For in vitro analyses, macrophages were plated at a density of ∼2 × 10⁵ cells per well in the absence of M-CSF unless cells were to be used for >24-hour recovery assays, in which case cells were replated in the presence of 20 ng/mL of M-CSF. In vitro macrophages were analyzed on an LSR II cytometer (Beckton-Dickinson). For ex vivo flow cytometric analysis of KCs, mice were euthanized with an intraperitoneal injection of Euthasol and perfused with 1× phosphate-buffered saline (PBS) either transcardially or via the hepatic portal vein. Livers were then subjected to 1 round of gentleMACS dissociation (Miltenyi) and enzymatically digested in Dulbecco’s modified Eagle medium with Glutamax-I (Gibco) containing 1 mg/mL of collagenase VIII (Sigma Aldrich) and 20 U/mL of DNase I (Roche) for 30 minutes at 37°C. After a second round of gentleMACS dissociation, liver homogenates were filtered through 100 μm cell strainer, washed with Dulbecco’s PBS containing 10% FBS to dilute enzyme, and centrifuged at 300 g for 5 minutes. Liver homogenate was then subjected to 25%/50% Percoll gradient separation (GE Healthcare) to remove debris and enrich for nonparenchymal cells, including KCs. After Percoll separation, cells were washed with fluorescence-activated cell sorting buffer (1× Dulbecco’s PBS containing 0.05% bovine serum albumin and 0.05% sodium azide), incubated in Fc block (clone 2.4G2; Tonbo Biosciences) for 15 minutes, and stained with the indicated antibodies for 25 minutes at 4°C in the dark. Analysis of ex vivo–derived cells was carried out using a Fortessa cytometer (Becton Dickinson). Background fluorescence of macrophages was determined using unstained cells rather than fluorescently conjugated isotype controls based on previous reports.^23-25  Flow cytometric data were analyzed using FlowJo v10.
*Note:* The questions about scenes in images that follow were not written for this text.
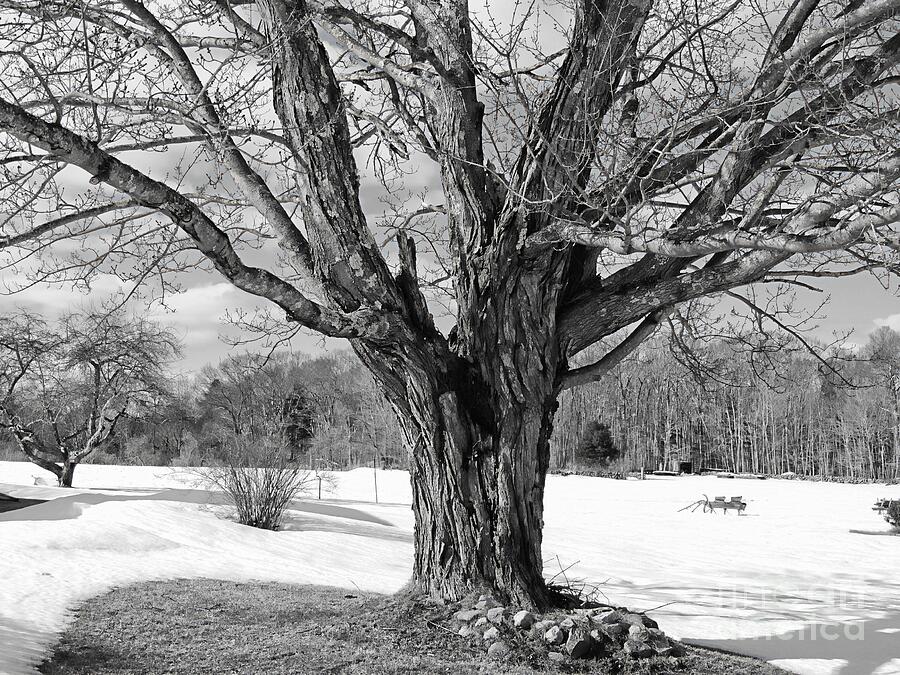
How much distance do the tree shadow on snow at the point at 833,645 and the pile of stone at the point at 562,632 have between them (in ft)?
6.40

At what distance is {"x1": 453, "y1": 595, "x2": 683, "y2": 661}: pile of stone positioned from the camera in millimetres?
4930

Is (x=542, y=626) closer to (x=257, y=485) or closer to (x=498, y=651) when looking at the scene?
(x=498, y=651)

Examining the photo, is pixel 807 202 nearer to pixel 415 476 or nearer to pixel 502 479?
pixel 502 479

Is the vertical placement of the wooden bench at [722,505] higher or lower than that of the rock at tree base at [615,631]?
lower

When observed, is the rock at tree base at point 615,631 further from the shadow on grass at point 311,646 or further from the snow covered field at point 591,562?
the snow covered field at point 591,562

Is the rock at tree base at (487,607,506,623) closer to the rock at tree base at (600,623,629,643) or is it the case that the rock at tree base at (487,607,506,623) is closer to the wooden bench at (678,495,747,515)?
the rock at tree base at (600,623,629,643)

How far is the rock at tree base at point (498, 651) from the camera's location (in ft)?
15.7

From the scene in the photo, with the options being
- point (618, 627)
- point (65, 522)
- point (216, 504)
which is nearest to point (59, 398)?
point (216, 504)

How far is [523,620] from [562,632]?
0.96 ft

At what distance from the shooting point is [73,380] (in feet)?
62.9

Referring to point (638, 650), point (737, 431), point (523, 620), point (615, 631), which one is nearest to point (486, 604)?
point (523, 620)

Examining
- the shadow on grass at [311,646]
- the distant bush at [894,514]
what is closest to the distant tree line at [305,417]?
the distant bush at [894,514]

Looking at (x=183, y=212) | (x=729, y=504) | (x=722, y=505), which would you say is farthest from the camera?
(x=722, y=505)

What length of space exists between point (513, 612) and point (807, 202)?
11.5 ft
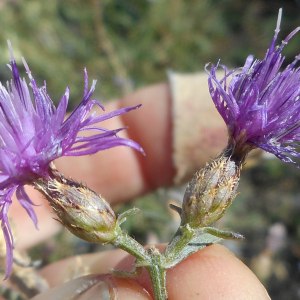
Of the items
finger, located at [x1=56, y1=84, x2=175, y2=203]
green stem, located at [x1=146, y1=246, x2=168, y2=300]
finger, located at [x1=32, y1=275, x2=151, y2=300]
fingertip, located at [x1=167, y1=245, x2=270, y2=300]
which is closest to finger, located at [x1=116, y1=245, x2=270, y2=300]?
fingertip, located at [x1=167, y1=245, x2=270, y2=300]

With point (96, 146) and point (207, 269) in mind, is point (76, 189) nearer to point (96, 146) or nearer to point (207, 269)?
point (96, 146)

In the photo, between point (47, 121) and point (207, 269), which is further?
point (207, 269)

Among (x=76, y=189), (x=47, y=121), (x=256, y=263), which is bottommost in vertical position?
(x=256, y=263)

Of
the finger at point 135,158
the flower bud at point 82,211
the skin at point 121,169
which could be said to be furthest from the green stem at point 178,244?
the finger at point 135,158

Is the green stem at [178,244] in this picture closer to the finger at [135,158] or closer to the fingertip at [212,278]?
the fingertip at [212,278]

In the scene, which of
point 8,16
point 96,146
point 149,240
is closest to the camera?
point 96,146

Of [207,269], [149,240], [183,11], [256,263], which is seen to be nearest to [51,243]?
[149,240]

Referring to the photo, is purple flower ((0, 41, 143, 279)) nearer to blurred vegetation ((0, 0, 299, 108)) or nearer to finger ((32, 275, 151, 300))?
finger ((32, 275, 151, 300))
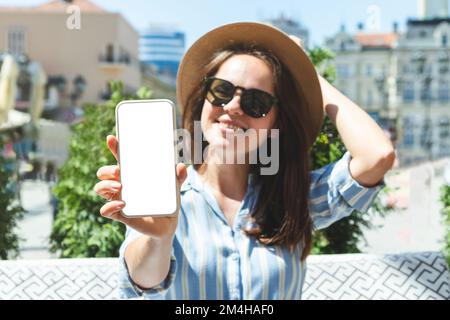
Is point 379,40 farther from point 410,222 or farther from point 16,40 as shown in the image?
point 410,222

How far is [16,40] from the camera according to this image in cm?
2611

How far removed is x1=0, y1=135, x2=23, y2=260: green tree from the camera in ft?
7.36

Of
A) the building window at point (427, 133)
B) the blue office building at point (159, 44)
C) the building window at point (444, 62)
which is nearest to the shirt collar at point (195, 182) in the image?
the building window at point (444, 62)

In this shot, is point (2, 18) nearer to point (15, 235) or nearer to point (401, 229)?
point (401, 229)

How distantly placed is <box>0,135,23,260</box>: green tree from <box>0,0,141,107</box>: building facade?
23133 mm

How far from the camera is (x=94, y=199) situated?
248cm

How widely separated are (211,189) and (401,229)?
4990mm

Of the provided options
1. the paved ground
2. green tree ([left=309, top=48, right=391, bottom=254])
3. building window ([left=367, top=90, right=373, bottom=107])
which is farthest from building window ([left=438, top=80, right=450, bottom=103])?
green tree ([left=309, top=48, right=391, bottom=254])

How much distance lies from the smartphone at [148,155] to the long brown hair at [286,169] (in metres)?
0.24

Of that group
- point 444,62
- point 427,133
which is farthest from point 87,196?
point 427,133

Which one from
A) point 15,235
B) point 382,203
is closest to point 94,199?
point 15,235

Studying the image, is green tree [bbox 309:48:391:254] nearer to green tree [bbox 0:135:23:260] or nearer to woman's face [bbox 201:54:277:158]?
green tree [bbox 0:135:23:260]

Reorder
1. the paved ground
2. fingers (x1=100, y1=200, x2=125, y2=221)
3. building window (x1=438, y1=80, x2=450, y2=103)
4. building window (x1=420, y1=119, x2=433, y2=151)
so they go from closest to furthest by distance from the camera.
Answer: fingers (x1=100, y1=200, x2=125, y2=221)
the paved ground
building window (x1=420, y1=119, x2=433, y2=151)
building window (x1=438, y1=80, x2=450, y2=103)

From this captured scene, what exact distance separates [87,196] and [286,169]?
4.84 feet
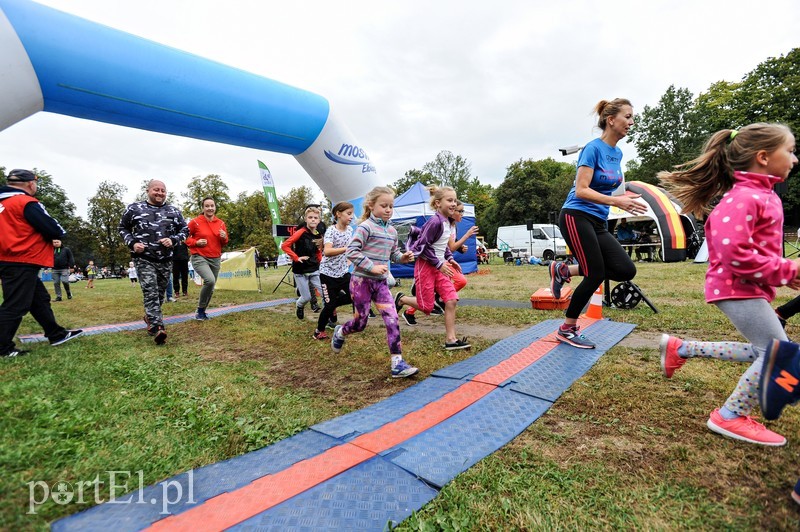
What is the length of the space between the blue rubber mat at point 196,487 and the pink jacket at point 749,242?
2223 mm

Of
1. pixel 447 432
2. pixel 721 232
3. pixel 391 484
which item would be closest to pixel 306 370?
pixel 447 432

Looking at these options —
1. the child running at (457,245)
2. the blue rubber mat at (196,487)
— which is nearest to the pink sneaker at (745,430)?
the blue rubber mat at (196,487)

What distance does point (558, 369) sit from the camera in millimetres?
3119

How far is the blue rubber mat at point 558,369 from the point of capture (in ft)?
8.97

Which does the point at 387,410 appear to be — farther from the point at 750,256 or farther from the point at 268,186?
the point at 268,186

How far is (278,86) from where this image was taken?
23.2ft

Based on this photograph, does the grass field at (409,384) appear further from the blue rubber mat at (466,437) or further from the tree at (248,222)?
the tree at (248,222)

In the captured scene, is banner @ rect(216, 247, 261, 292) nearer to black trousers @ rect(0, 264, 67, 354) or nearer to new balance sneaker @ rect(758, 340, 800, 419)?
black trousers @ rect(0, 264, 67, 354)

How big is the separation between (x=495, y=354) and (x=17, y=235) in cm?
510

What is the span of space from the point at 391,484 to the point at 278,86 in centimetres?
719

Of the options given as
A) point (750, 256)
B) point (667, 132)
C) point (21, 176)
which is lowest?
point (750, 256)

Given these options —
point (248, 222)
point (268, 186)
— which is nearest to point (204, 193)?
point (248, 222)

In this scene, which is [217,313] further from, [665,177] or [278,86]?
[665,177]

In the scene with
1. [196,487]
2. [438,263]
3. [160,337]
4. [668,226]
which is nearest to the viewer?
[196,487]
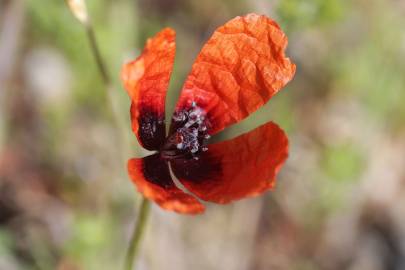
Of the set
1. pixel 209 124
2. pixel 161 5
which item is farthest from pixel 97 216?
pixel 161 5

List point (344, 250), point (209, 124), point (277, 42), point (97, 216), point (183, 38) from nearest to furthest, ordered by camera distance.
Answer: point (277, 42), point (209, 124), point (97, 216), point (344, 250), point (183, 38)

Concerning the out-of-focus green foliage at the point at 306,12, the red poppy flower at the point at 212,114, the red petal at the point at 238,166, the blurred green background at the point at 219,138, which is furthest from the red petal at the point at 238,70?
the blurred green background at the point at 219,138

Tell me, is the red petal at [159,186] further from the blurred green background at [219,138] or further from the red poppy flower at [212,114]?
the blurred green background at [219,138]

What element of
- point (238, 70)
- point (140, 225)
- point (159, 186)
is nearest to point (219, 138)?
point (238, 70)

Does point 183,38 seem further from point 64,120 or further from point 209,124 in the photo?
point 209,124

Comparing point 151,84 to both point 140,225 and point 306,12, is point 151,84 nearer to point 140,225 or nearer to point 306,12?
point 140,225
Macrophages were plated in 24-well tissue culture plates overnight at a density of ∼2 × 10⁵ cells in RFHP medium. For analysis of Syk phosphorylation, macrophages were first coincubated with thymocytes with or without anti-CD90.2 for 2 hours before rechallenge. Rechallenge was conducted for 5 to 15 minutes using thymocytes and anti-CD90.2, immediately followed by 3 washes with cold cation-free Dulbecco’s PBS. Cells were lysed by addition of 250 μL of lysis buffer (20 mM of tris(hydroxymethyl)aminomethane-hydrochloride; pH, 7.5; 1% Triton-X100; 150 mM of sodium chloride; 1 mM of EDTA) supplemented with PhosSTOP (Sigma Aldrich) and protease inhibitor cocktail (EMD Millipore) for 10 minutes on ice, and lysates were cleared at 12 000 g at 4°C for 5 minutes. Cleared lysates were analyzed by western blotting as previously described.²²  For immunoprecipitation of FcγRI, BMDMs were treated with 25 μM of MG132 or 100 nM of bafilomycin A1 for 3 hours before ADCP coculture. At the indicated times, BMDMs were lysed on the plate in 500 μL of lysis buffer on ice for 10 minutes and cleared by centrifugation. Cleared lysates were immunoprecipitated with 5 μg of anti-FcγRI Ab and 100 μL of protein G magnetic beads (Bio-Rad) according to the manufacturer’s instructions, and immunoprecipitations were analyzed by western blotting with the indicated Abs.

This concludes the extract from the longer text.